● Work required:
Below are records; output exactly the lines from the one with "phylum: Chordata" through their final line.

Stored data entries:
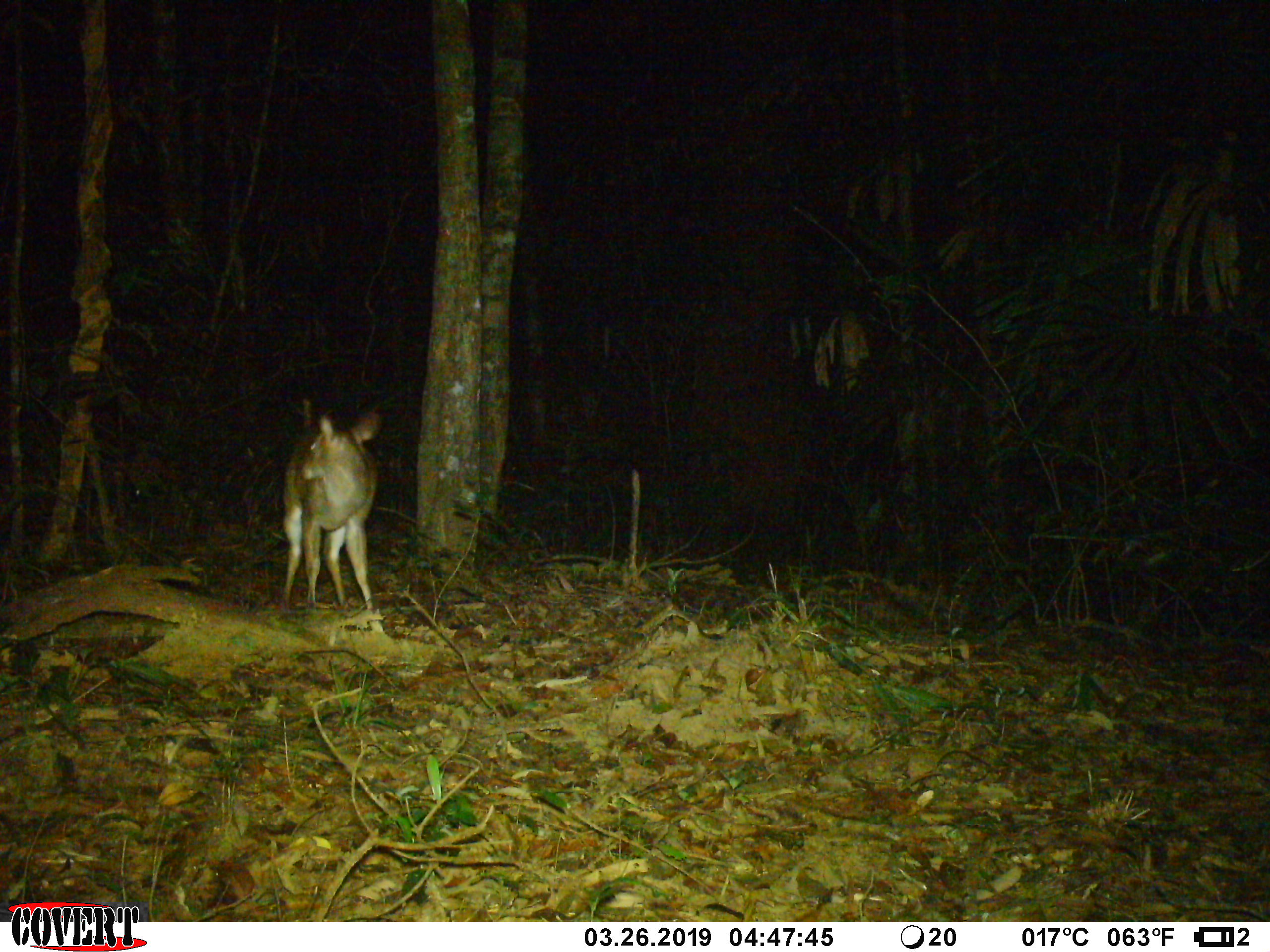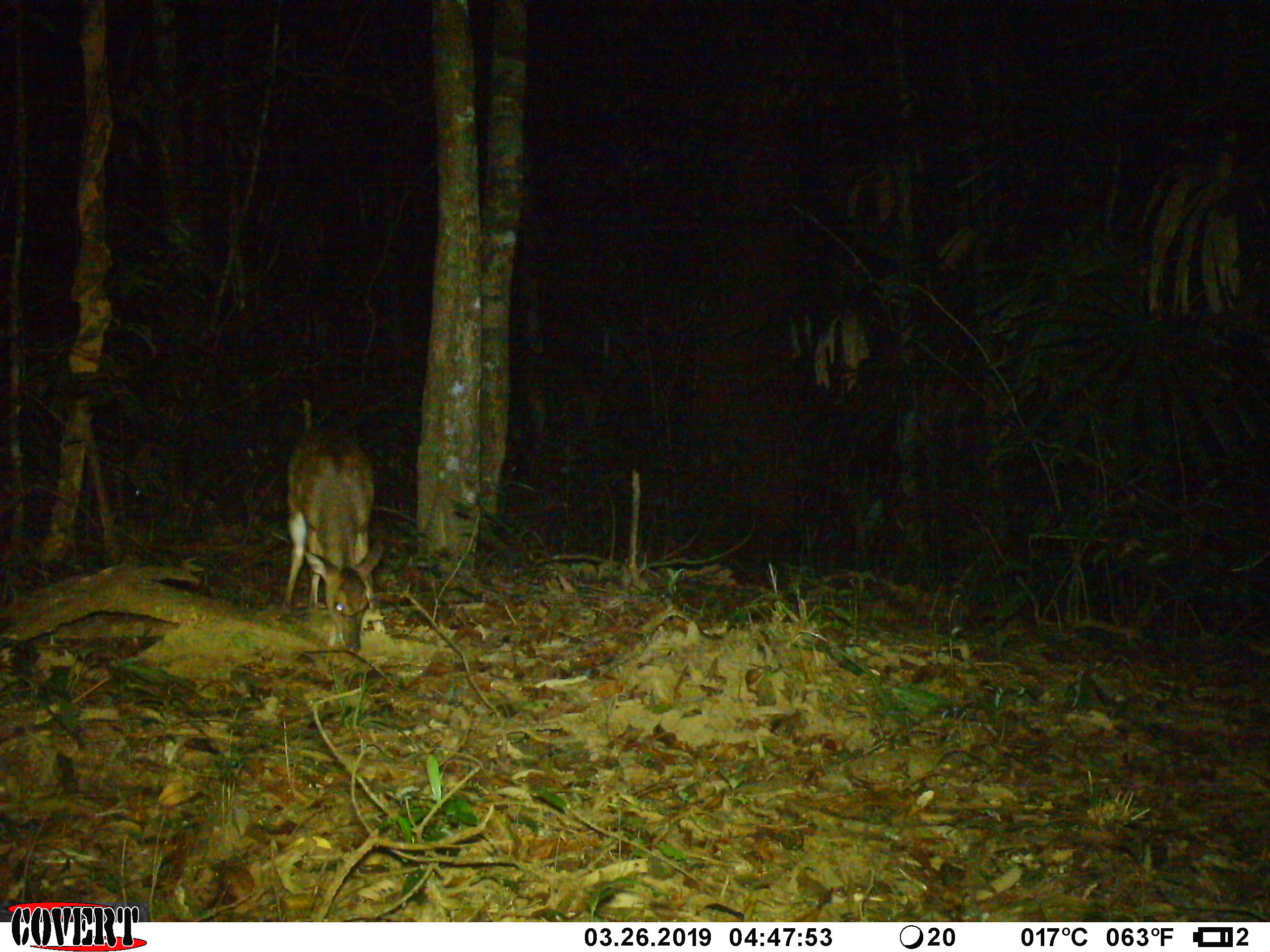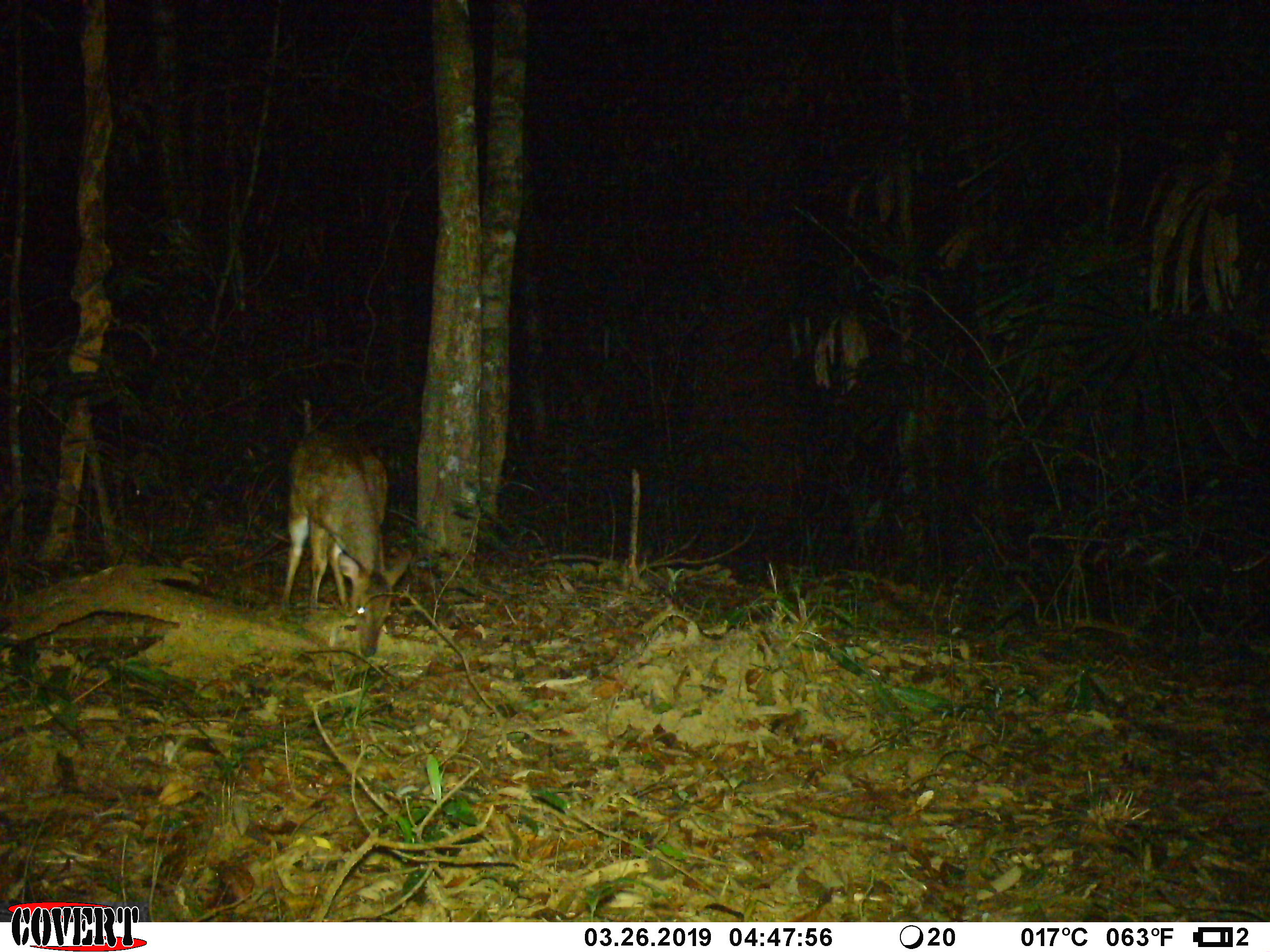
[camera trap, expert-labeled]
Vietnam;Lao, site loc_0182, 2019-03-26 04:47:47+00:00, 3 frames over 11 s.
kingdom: Animalia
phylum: Chordata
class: Mammalia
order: Artiodactyla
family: Cervidae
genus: Muntiacus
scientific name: Muntiacus vuquangensis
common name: large-antlered muntjac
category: large antlered muntjac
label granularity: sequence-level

● Solution to this problem:
phylum: Chordata
class: Mammalia
order: Artiodactyla
family: Cervidae
genus: Muntiacus
scientific name: Muntiacus vuquangensis
common name: large-antlered muntjac
category: large antlered muntjac
label granularity: sequence-level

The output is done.